** Data listing **
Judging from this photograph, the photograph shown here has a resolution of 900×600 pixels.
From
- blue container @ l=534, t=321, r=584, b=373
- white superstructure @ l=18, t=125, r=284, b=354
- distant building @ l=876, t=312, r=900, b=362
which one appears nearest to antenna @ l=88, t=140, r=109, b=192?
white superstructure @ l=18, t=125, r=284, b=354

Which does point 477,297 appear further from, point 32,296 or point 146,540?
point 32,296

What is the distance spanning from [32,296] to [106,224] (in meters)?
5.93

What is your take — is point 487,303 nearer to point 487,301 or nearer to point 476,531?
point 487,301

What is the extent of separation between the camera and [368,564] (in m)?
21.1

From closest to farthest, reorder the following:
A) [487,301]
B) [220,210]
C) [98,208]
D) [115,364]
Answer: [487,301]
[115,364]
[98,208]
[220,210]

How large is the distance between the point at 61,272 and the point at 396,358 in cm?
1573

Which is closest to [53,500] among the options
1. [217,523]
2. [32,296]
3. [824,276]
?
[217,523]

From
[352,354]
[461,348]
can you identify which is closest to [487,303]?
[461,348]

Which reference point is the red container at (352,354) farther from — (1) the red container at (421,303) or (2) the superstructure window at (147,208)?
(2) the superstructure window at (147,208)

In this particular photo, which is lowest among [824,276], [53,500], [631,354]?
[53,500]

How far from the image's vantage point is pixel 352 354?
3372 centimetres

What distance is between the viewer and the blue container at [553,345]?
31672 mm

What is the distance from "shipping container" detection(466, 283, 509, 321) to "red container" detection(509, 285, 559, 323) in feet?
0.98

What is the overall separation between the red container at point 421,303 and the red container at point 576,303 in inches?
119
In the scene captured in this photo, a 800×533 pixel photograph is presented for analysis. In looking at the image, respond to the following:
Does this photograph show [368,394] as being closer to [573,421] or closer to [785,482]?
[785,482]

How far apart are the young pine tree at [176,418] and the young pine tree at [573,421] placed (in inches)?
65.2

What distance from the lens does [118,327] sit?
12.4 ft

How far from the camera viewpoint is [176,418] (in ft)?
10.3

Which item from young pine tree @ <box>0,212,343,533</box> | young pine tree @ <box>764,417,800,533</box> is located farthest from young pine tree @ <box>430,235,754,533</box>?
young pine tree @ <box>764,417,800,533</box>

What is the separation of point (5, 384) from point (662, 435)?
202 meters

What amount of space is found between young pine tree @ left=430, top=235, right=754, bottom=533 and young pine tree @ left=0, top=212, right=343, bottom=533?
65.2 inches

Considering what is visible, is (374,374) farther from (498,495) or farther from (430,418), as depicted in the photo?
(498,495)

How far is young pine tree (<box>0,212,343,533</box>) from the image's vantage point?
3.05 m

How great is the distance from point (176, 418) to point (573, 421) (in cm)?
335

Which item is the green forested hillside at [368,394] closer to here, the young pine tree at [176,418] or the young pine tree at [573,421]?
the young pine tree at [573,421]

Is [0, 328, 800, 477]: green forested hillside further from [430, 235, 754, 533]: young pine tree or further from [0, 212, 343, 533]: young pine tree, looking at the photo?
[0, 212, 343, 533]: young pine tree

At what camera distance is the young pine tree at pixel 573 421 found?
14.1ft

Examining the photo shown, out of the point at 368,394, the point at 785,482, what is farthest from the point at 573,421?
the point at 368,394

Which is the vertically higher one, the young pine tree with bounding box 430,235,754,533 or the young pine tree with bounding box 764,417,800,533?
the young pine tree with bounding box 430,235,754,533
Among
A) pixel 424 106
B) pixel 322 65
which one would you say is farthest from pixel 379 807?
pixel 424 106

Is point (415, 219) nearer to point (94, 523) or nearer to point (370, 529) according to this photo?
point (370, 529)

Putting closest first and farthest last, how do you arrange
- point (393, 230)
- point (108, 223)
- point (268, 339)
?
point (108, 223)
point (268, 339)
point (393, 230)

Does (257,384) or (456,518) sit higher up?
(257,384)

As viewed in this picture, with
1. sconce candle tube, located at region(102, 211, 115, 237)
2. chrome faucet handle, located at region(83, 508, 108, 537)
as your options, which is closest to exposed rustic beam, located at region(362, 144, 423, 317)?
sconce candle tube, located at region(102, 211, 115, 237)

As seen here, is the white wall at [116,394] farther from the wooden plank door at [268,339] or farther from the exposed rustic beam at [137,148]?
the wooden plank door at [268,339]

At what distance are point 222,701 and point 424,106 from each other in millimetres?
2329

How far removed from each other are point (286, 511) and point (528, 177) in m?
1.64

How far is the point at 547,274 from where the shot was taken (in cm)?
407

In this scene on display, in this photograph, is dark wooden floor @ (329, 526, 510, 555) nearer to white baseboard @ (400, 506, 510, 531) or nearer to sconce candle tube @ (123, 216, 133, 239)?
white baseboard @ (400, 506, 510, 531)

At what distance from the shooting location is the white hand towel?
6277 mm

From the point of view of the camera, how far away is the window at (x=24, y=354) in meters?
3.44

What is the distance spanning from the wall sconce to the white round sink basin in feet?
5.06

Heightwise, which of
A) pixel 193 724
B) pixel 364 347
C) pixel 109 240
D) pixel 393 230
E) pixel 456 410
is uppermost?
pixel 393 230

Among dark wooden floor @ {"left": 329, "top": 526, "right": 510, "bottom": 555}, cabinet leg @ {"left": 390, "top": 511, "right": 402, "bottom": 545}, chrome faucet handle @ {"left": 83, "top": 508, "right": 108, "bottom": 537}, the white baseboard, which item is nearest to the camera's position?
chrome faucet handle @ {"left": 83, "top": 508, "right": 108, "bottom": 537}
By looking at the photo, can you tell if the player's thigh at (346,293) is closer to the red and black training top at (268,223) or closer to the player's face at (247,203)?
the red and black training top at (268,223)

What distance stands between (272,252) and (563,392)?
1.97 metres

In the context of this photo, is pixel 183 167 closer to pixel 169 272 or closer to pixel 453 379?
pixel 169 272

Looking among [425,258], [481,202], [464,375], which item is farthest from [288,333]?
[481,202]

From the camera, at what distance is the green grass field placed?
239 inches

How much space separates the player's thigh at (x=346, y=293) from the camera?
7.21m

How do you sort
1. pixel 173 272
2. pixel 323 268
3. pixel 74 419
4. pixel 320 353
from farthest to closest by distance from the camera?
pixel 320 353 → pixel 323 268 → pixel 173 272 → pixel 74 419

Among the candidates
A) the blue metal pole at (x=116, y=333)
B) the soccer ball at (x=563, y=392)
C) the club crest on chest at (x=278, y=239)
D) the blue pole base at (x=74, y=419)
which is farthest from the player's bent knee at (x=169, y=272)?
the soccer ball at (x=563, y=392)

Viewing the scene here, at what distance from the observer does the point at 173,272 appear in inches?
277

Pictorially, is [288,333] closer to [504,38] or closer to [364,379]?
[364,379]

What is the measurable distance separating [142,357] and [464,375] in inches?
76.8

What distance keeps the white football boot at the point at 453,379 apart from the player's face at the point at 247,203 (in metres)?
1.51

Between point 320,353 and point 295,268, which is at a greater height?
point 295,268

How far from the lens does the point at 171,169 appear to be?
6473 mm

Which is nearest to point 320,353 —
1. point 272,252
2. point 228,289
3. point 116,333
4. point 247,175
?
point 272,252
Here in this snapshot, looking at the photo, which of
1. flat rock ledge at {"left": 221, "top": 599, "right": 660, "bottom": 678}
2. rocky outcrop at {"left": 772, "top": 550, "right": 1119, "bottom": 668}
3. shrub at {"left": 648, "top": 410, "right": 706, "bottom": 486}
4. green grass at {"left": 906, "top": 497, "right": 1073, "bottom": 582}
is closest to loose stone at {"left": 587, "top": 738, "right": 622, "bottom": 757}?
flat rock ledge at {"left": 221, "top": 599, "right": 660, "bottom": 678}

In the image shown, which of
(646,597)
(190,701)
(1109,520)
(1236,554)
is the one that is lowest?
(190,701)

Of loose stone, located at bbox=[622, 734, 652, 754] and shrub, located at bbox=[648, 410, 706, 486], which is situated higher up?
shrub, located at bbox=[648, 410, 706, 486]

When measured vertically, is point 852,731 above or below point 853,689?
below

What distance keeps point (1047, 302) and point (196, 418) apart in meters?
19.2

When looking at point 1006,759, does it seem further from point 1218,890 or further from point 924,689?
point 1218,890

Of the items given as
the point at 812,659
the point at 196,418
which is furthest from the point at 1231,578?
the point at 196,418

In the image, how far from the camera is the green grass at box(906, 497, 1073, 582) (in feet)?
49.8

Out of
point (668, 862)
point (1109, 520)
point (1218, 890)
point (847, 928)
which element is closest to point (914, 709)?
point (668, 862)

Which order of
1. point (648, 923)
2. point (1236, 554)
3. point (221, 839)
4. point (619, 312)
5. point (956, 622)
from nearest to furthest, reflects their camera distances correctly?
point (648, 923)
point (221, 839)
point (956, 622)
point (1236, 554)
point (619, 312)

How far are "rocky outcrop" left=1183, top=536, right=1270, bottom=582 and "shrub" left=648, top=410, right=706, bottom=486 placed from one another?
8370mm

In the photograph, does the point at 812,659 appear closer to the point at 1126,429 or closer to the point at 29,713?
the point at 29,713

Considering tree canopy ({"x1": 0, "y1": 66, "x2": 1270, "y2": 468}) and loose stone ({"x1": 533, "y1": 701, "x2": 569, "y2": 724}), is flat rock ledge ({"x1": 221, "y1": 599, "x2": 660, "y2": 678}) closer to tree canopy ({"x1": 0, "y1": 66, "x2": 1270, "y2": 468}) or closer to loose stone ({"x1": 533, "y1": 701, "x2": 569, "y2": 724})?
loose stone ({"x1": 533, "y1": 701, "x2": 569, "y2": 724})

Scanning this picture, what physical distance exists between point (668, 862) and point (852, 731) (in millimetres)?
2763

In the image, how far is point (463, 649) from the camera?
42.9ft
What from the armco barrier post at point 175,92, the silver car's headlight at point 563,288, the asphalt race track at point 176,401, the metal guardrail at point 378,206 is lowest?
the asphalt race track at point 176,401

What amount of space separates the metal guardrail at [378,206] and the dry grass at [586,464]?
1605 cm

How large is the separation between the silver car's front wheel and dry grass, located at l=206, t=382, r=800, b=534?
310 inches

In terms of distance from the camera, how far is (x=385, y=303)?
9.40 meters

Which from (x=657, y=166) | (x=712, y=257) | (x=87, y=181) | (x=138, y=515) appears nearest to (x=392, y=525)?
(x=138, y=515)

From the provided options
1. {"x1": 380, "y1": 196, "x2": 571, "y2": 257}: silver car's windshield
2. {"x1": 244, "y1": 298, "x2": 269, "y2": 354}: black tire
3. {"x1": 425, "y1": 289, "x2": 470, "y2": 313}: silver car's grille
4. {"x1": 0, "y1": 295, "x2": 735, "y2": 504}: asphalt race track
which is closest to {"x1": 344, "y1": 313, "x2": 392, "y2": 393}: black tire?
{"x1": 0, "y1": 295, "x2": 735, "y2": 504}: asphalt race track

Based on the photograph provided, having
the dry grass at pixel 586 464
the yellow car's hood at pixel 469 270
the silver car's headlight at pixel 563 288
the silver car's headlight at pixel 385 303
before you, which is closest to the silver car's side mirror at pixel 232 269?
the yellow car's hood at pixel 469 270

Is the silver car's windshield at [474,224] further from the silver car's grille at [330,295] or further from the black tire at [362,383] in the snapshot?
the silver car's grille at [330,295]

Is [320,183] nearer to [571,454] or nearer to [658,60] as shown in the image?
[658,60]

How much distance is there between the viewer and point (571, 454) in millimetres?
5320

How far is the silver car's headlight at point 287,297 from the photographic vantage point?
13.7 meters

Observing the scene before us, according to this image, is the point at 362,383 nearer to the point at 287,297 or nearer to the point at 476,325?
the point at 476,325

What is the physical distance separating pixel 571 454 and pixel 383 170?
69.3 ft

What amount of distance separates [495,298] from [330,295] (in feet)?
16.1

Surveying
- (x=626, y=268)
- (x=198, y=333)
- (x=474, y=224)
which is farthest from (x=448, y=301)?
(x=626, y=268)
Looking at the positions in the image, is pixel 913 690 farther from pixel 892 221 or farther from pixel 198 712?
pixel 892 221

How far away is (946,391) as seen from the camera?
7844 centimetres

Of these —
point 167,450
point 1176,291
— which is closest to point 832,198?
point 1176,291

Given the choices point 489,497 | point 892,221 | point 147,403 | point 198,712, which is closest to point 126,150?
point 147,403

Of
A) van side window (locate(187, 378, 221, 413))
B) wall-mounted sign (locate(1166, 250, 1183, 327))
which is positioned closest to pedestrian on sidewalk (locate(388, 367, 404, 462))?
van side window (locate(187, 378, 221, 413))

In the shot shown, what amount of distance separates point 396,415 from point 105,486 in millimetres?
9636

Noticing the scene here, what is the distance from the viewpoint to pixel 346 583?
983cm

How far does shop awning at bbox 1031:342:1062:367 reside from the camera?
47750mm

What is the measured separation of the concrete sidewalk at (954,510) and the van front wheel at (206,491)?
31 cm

** Objective **
Reproduce word for word the entries from the line containing "What distance stands" to the line containing "pixel 320 353 →", including both of those lines.

** Task result **
What distance stands between (272,252) and (563,392)?
1.97 metres

In the context of this photo, is pixel 183 167 closer to pixel 169 272 or closer to pixel 453 379?
pixel 169 272

Looking among [425,258], [481,202], [464,375], which item is farthest from [288,333]?
[481,202]

From the camera, at what distance is the green grass field placed?
239 inches

How much space separates the player's thigh at (x=346, y=293) from the camera?
7.21m

How do you sort
1. pixel 173 272
2. pixel 323 268
3. pixel 74 419
4. pixel 320 353
from farthest to closest by distance from the camera?
pixel 320 353 → pixel 323 268 → pixel 173 272 → pixel 74 419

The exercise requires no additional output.